Eff-me? EFF ME!?!? No, farewell to you. You’re a motorcyclist on an insignificant hunk of metal orbiting several larger metal objects piloted by temperamental and frequently frustrated humans. Sure, you can kick and ride, flash that bird and disappear up the road while they sit stuck in traffic. But should you? No! What you should do when confronted by another’s rage is turn the other cheek and vacate the premises. Use your machine’s inherent quickness and ability to occupy less space to get yourself the hell out of there.

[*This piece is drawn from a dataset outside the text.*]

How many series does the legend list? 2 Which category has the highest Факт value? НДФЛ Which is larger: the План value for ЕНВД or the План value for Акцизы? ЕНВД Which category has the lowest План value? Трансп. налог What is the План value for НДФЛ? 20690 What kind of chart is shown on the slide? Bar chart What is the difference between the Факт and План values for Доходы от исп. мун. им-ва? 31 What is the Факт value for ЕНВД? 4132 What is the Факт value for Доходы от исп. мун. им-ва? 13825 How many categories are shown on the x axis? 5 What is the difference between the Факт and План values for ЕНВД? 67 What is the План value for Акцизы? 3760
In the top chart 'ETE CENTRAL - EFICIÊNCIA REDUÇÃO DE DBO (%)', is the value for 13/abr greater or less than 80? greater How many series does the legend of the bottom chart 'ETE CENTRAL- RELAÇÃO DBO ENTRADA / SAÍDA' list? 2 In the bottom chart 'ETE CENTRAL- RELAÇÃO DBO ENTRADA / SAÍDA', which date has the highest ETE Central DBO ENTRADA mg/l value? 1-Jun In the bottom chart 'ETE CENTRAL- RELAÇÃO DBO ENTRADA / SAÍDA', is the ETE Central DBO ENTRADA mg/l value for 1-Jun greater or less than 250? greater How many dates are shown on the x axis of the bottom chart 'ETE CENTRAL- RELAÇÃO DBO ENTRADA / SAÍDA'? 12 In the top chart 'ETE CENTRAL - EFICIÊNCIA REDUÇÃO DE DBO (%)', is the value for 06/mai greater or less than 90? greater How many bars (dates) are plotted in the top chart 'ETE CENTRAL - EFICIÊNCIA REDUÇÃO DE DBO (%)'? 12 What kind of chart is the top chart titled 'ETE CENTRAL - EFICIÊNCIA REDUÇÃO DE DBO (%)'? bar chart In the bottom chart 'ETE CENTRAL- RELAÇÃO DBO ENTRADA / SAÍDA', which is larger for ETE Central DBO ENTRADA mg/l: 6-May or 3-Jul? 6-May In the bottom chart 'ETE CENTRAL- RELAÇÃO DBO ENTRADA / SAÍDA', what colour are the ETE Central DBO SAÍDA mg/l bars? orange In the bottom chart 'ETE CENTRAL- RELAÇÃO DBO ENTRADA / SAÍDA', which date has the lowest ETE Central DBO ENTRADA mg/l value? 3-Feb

Yes, it is what Jesus would do, and it could save your life.

4. Pissing Contest

So Larry Littledick is revving the nuts off his Harley at the light … Sammy Smacktalk is calling you out … and Sally Sassypants just might let you take her for a ride but only if you can impress her with your moto prowess. What to do? Hell, it’s a free country. Do what you want. But if what you want is a little friendly advice, we will say this: Don’t listen to us, we have zero self-control. No, seriously, we’d race you in a heartbeat. We’re no saints, and we’re only mildly ashamed of that fact.

3. Doing Lines

Remember that Shiny Stuff from earlier? Yeah, well it goes double for painted lines and tar snakes (black asphalt used to fill cracks in the road). Life as a motorcyclist would be grand if we only rode on FIM-approved race tracks and FIA paint lines. Those substances are super-grippy, even when wet. However, we ride in the real world and chances are that any line you encounter on your ride will offer significantly less grip that the pavement next to it. If that painted line or tar snake happens to be wet (or very hot in the case of a tar snake) then it is guaranteed to offer almost zero traction. This means about the same as antifreeze or motor oil … DON’T TRUST IT! Try to cross the lines at an angle, as close to straight-up as you can, and by all means, relax those brakes right before you cross.

2. Don’t Be a Drag!

This one starts out as a little fun, and frequently ends-up as a little time spent in-traction. Scraping the peg feelers can be rewarding for novice to intermediate riders that are beginning to explore the finer points of cornering. But don’t get too cocky! There is a fine line between a few sparks and a whole lot of sparks, and the latter is very bad. While stock pegs and floorboards fold, eventually something hard is going to touch down, and if you don’t or can’t immediately lessen your lean angle, that hard part is going to start levering your rear and/or front contact patches away from the pavement. How do you know when you’ve reached that point? Most of the time you don’t … not until you low- or worse high-side. Pay attention kids, this one catches all sorts of riders out, myself included.

1. Designated Crasher

This one should be well and truly beaten into all of our heads by now. Drinking and riding, or otherwise riding under the influence, is just about the dumbest thing you can do on a bike. Some of you may say: “Yeah but I’ll only be hurting myself” Wrong. At moderate speeds, a narrow motorcycle can simply devastate the interior of a car if it hits at the right (wrong) angle. You might even be thrown over the car entirely and assuming you are wearing gear (doubtful if you’re stupid enough to drink and ride in the first place) you could even escape unscathed. Meanwhile your 4+ gallons of tank/gasoline has just detonated inside the right-rear window, turning the incident into a horrific scene for a former family of four. Sorry to play nanny on this one, but it has to be said. A drunk motorcyclist is as much danger to the rest of society as any other drunk driver.